Mississippi State's Teaira McCowan is a likely All-American. Missouri's Sophie Cunningham has scored over 2,000 career points and led Missouri to a 75-67 victory over Mississippi State on Thursday. Texas A&M's Chennedy Carter is a premier scorer.
But there isn't quite as much overall star power as usual.
''In no way do I believe it's permanent or an indication of the (long-term) direction of the conference,'' Landers said. ''But it is what it is. What it is, is an absence of great players.''
Mississippi State could end up as the only SEC school holding first- and second-round NCAA Tournament games on its home campus. If South Carolina gets one of the top 16 seeds, it would play its first- and second-round games at Charlotte , North Carolina, because the Gamecocks' Colonial Life Arena is hosting men's NCAA Tournament games.

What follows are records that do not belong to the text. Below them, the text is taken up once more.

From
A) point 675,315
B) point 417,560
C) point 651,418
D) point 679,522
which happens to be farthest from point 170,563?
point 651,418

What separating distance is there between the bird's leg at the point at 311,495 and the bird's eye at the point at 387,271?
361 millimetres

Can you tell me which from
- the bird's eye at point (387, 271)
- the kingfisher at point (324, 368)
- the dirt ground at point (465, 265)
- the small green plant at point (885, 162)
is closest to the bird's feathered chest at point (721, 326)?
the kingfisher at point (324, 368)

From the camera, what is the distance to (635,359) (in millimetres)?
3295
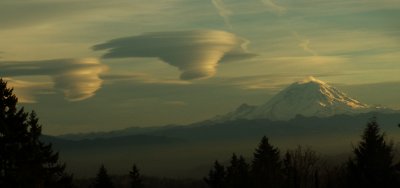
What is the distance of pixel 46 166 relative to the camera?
52.6m

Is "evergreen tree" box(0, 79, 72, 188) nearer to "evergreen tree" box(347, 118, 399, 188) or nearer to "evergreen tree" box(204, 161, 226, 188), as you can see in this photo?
"evergreen tree" box(347, 118, 399, 188)

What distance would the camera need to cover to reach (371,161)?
258ft

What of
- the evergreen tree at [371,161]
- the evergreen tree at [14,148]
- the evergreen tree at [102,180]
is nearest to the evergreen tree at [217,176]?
the evergreen tree at [102,180]

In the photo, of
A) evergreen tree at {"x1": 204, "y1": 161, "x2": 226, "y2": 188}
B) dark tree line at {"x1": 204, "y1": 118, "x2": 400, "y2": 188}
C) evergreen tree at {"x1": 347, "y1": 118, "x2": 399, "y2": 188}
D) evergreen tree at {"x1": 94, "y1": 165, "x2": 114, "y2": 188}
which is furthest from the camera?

SEC coaches dispute the notion the league is down.
Texas A&M's Gary Blair praises the SEC's balance. He believes the league deserves eight bids but might not get that many because teams in the middle of the standings keep beating up on one another.
''I don't know why people don't think it's as deep as in the past,'' Missouri coach Robin Pingeton said.

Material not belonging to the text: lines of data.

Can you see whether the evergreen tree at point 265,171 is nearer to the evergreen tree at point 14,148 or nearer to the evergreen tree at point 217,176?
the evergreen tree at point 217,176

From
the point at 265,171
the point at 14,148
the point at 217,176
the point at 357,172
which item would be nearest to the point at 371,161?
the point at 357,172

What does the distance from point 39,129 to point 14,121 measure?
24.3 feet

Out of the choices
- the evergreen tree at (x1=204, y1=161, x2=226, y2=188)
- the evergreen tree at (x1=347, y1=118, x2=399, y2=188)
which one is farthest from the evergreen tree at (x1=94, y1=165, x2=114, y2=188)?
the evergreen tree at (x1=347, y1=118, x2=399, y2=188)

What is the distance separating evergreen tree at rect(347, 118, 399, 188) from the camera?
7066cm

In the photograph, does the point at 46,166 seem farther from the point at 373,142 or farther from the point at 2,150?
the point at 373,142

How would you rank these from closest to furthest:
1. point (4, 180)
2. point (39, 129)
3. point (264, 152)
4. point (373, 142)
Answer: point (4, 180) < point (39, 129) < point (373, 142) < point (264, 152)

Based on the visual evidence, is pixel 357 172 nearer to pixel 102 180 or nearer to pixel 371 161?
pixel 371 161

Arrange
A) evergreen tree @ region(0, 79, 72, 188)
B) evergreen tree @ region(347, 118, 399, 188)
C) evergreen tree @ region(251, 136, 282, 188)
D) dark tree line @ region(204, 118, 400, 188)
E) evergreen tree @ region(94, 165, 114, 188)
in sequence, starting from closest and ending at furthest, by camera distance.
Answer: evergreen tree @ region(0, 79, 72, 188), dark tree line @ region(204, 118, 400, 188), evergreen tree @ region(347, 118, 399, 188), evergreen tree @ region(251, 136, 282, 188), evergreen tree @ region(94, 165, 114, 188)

No. 17 Kentucky (20-5, 7-4), No. 22 Texas A&M (19-5, 8-3) and Missouri (19-7, 8-4) still could improve their seeding enough to become first- and second-round hosts.
Tennessee, Auburn (18-7, 6-6), LSU (14-9, 5-6), Arkansas (16-9, 5-6) and Georgia (14-10, 5-6) are battling for NCAA bids as they're all right around .500 in conference play. Auburn is 57th, LSU 60th, Arkansas 84th and Georgia 108th in the RPI.
''Historically, that's been a number that over the years, you look at it and those 8-8 teams in our league have gotten into the NCAA Tournament,'' LSU coach Nikki Fargas said.
No SEC team has gone .500 or better in league competition and missed the NCAA field since 2011, when South Carolina, Auburn and LSU all went 8-8 and got left out. But an 8-8 finish might not be good enough this year.
''This is a year because of the conference RPI that I'm not sure a .500 or even a plus-.500 record in the Southeastern Conference will get you in,'' said Landers, who also noted that some SEC teams could make it ahead of league rivals with better conference records due to schedule strength.
AP sports writer David Brandt in Starkville, Mississippi, contributed to this report.